**ESTRATTO DEL DOCUMENTO:**

+++

GERBAIX DE SONNAZ, Maurizio
Nacque a Torino il 26 nov. 1816 dal conte Giuseppe e dalla contessa Enrichetta Graneri della Rocca. Il padre, pur avendo ricoperto cariche pubbliche in epoca napoleonica, apparteneva a una famiglia dell'aristocrazia savoiarda tradizionalmente assai devota a casa Savoia: scudiero del principe di Carignano (il futuro re Carlo Alberto), ottenne che già a nove anni il figlio fosse nominato paggio del principe (e primo paggio a undici) e iscritto all'Accademia reale.
Uscito dall'Accademia nel 1835, il G. prese servizio nel reggimento "Novara cavalleria" come tenente e vi restò anche quando fu promosso capitano (1842). Si era intanto unito in matrimonio con la marchesa Luigia Kercadò de Mola (1841). La successiva partecipazione alla guerra del 1848 gli fruttò una medaglia d'argento al valor militare "per essersi distinto nei fatti d'arme di Sommacampagna, Berettara, Custoza e Valeggio il 24 e 25 luglio 1848 e fuori le porte di Milano il 4 agosto" e una più celere promozione a maggiore (3 ott. 1848). Con questo grado combatté a Novara nella campagna del 1849: terminata la quale, prese parte sotto il comando del generale A. Ferrero della Marmora alla repressione della rivolta di Genova.

+++

**CONSEGNA 1:**
Ricopia senza cambiamenti il passo della biografia di Maurizio Gerbaix de Sonnaz da "GERBAIX DE SONNAZ, Maurizio" a "iscritto all'Accademia reale.".

+++

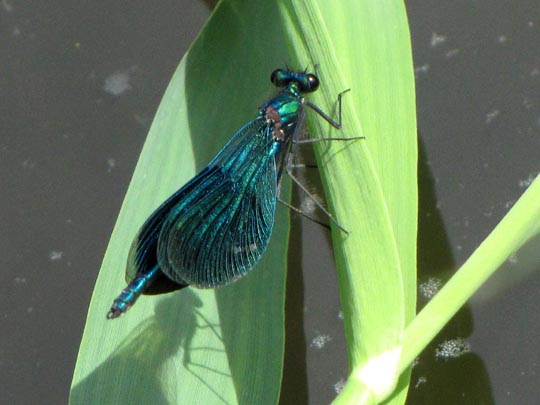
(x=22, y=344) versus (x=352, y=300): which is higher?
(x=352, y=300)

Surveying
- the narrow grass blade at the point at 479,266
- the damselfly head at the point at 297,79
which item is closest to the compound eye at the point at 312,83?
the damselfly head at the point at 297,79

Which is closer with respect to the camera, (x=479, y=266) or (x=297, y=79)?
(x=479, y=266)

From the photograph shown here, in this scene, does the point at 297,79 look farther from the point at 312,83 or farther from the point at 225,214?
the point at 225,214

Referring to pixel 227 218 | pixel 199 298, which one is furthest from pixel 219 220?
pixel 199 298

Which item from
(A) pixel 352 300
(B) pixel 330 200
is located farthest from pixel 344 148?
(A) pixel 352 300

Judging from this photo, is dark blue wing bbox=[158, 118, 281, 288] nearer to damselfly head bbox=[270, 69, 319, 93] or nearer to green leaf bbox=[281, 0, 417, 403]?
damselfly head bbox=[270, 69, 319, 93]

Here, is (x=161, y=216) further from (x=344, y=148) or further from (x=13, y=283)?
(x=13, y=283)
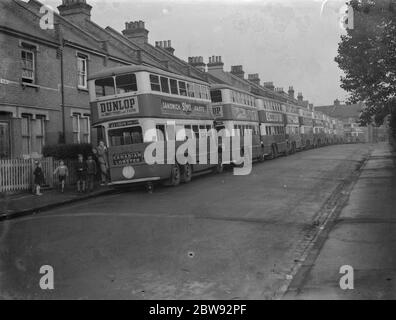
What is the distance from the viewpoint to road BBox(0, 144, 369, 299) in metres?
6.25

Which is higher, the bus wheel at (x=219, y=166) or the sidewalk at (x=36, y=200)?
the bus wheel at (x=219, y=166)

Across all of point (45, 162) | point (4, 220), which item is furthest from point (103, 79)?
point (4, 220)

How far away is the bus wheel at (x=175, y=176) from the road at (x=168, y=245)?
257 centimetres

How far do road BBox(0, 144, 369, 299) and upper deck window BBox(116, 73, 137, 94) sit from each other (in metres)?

+++

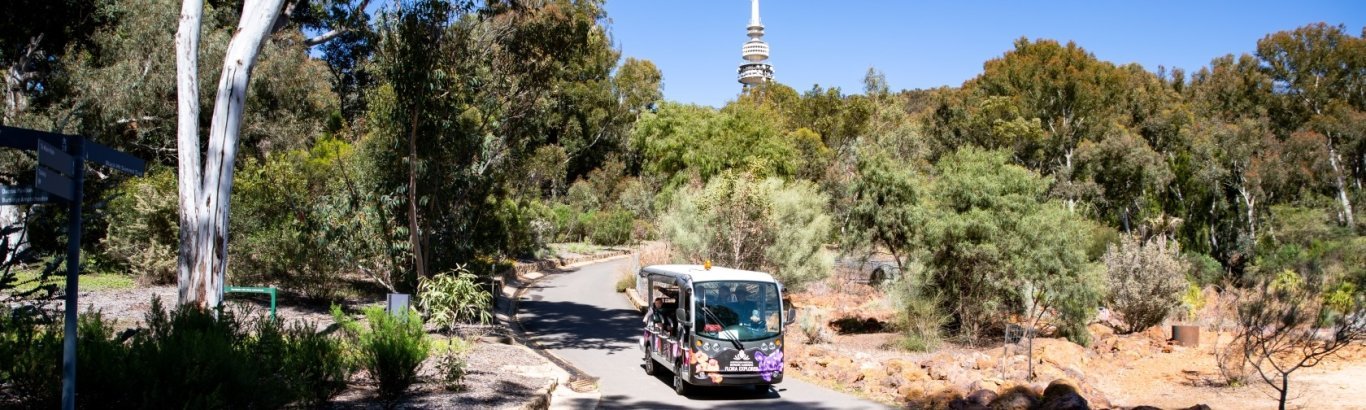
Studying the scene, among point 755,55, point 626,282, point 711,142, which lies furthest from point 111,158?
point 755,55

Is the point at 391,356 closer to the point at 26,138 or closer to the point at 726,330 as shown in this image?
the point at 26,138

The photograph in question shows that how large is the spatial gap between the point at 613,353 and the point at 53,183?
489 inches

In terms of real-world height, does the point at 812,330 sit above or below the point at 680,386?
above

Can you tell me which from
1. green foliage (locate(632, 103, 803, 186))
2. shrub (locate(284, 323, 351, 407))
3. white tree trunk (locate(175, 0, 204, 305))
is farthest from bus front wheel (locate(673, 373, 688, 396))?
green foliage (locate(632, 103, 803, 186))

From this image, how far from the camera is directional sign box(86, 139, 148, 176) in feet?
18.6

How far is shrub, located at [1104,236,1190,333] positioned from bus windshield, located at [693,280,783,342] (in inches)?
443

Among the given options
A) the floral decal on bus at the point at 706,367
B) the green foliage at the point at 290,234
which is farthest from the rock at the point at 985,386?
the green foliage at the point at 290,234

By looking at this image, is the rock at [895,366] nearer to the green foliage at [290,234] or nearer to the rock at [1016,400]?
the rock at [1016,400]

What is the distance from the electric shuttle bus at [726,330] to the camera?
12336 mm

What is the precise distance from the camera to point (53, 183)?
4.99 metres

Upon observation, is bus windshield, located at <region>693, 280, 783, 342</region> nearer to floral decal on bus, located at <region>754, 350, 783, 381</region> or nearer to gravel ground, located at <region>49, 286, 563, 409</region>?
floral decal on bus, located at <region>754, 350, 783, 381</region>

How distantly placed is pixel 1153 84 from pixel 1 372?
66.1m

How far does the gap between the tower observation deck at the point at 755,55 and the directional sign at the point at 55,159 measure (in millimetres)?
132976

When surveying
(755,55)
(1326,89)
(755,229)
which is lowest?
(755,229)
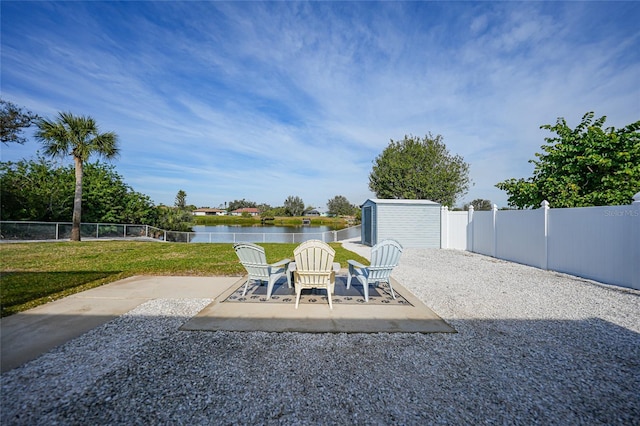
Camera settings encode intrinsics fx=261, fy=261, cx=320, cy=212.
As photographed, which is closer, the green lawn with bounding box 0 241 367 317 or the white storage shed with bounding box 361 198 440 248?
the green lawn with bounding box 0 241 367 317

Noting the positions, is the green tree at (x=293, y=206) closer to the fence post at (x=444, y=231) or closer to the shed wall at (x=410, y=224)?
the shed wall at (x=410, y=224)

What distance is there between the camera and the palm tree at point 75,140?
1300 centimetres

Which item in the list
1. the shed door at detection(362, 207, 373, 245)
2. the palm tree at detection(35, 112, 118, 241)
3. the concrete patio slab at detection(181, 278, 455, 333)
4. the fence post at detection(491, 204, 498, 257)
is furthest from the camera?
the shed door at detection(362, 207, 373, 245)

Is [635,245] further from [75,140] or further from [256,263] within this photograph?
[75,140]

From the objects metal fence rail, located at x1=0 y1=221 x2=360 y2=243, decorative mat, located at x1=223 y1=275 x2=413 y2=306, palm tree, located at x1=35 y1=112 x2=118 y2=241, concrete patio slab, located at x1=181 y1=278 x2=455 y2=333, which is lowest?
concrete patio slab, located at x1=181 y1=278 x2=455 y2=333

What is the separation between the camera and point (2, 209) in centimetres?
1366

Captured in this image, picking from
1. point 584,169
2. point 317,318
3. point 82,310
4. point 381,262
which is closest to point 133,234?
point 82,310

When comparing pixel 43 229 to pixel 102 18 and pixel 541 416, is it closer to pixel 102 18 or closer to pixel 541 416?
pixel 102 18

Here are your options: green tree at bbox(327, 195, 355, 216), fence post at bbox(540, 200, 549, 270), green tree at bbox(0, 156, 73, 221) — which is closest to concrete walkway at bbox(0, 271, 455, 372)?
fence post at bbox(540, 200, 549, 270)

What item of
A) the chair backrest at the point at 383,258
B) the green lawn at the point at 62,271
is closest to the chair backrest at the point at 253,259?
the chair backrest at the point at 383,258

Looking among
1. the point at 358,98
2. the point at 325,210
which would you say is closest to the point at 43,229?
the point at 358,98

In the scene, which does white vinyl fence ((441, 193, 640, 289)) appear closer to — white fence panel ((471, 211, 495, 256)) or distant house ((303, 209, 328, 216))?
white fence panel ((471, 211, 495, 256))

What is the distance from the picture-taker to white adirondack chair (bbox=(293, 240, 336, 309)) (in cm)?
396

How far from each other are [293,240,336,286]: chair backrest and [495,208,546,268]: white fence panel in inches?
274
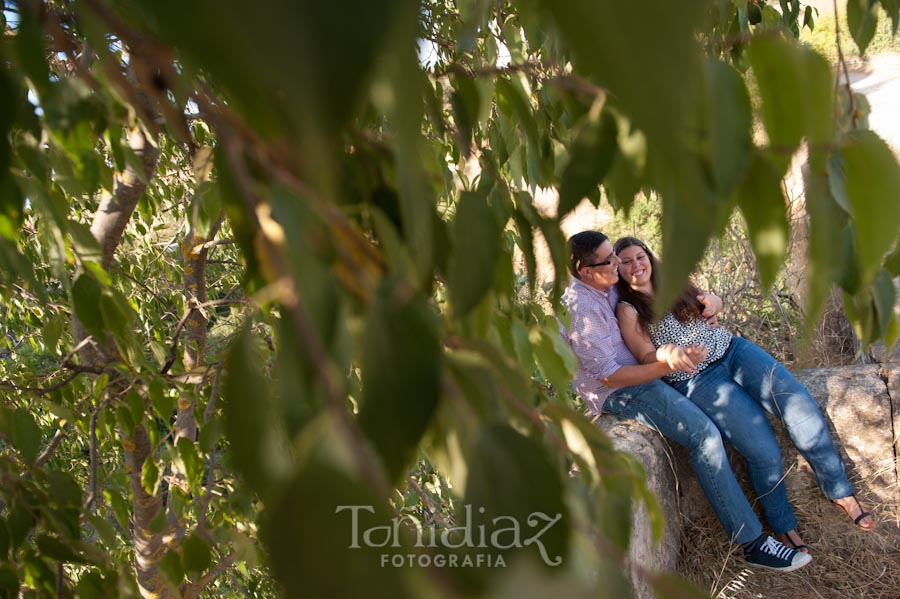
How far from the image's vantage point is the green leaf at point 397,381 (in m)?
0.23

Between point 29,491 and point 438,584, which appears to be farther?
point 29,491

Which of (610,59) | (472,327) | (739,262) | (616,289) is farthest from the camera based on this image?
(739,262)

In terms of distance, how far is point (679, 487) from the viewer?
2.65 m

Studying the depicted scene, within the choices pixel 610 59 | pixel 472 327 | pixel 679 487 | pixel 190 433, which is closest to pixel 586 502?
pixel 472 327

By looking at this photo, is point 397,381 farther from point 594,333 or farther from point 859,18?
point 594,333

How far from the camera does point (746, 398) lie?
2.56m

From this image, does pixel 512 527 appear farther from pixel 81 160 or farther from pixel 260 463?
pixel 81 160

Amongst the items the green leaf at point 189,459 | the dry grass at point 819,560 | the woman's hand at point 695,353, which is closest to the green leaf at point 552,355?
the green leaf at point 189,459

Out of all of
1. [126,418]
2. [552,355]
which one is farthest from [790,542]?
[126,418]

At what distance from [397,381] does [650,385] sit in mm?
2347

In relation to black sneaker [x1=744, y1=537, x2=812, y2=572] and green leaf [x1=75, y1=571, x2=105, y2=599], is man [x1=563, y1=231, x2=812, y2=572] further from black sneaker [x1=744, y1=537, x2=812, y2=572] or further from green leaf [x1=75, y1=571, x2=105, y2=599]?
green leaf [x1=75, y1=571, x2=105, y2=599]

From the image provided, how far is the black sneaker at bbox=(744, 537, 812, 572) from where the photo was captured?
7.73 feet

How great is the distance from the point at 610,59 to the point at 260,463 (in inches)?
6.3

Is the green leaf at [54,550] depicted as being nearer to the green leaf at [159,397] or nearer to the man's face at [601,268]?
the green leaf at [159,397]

+++

**CONSEGNA 2:**
Nelle voci, dalla riga con "(x=22, y=344) versus" alla riga con "257 centimetres", estremi compresi, sostituisci "photograph" con "image" senza toccare nient'altro. Restituisci solo queste righe, senza le immagini.

**RISULTATO 1:**
GERBAIX DE SONNAZ, Maurizio
Nacque a Torino il 26 nov. 1816 dal conte Giuseppe e dalla contessa Enrichetta Graneri della Rocca. Il padre, pur avendo ricoperto cariche pubbliche in epoca napoleonica, apparteneva a una famiglia dell'aristocrazia savoiarda tradizionalmente assai devota a casa Savoia: scudiero del principe di Carignano (il futuro re Carlo Alberto), ottenne che già a nove anni il figlio fosse nominato paggio del principe (e primo paggio a undici) e iscritto all'Accademia reale.

**RISULTATO 2:**
(x=22, y=344) versus (x=352, y=300): which is higher?
(x=352, y=300)

Surveying
- the narrow grass blade at the point at 479,266
- the damselfly head at the point at 297,79
which item is closest to the compound eye at the point at 312,83?
the damselfly head at the point at 297,79

Which is closer with respect to the camera, (x=479, y=266) or (x=297, y=79)?
(x=479, y=266)

From the image shown here, in this scene, does the point at 297,79 look farther from the point at 312,83 or farther from the point at 225,214?
the point at 225,214

Referring to pixel 227 218 | pixel 199 298, which one is furthest from pixel 219 220?
pixel 199 298

Which item from
(A) pixel 352 300
(B) pixel 330 200
is located farthest from pixel 344 148?
(A) pixel 352 300

Judging from this photo, is dark blue wing bbox=[158, 118, 281, 288] nearer to damselfly head bbox=[270, 69, 319, 93] or nearer to green leaf bbox=[281, 0, 417, 403]?
damselfly head bbox=[270, 69, 319, 93]

Here, is (x=161, y=216) further from (x=344, y=148) or further from (x=13, y=283)?
(x=13, y=283)
What is the distance from the viewpoint to road BBox(0, 144, 369, 299) in metres?
6.25

Which is higher, the bus wheel at (x=219, y=166) or the sidewalk at (x=36, y=200)?
the bus wheel at (x=219, y=166)

Across all of point (45, 162) | point (4, 220), which item is furthest from point (103, 79)?
point (4, 220)

How far away is the bus wheel at (x=175, y=176) from the road at (x=168, y=245)?
257 centimetres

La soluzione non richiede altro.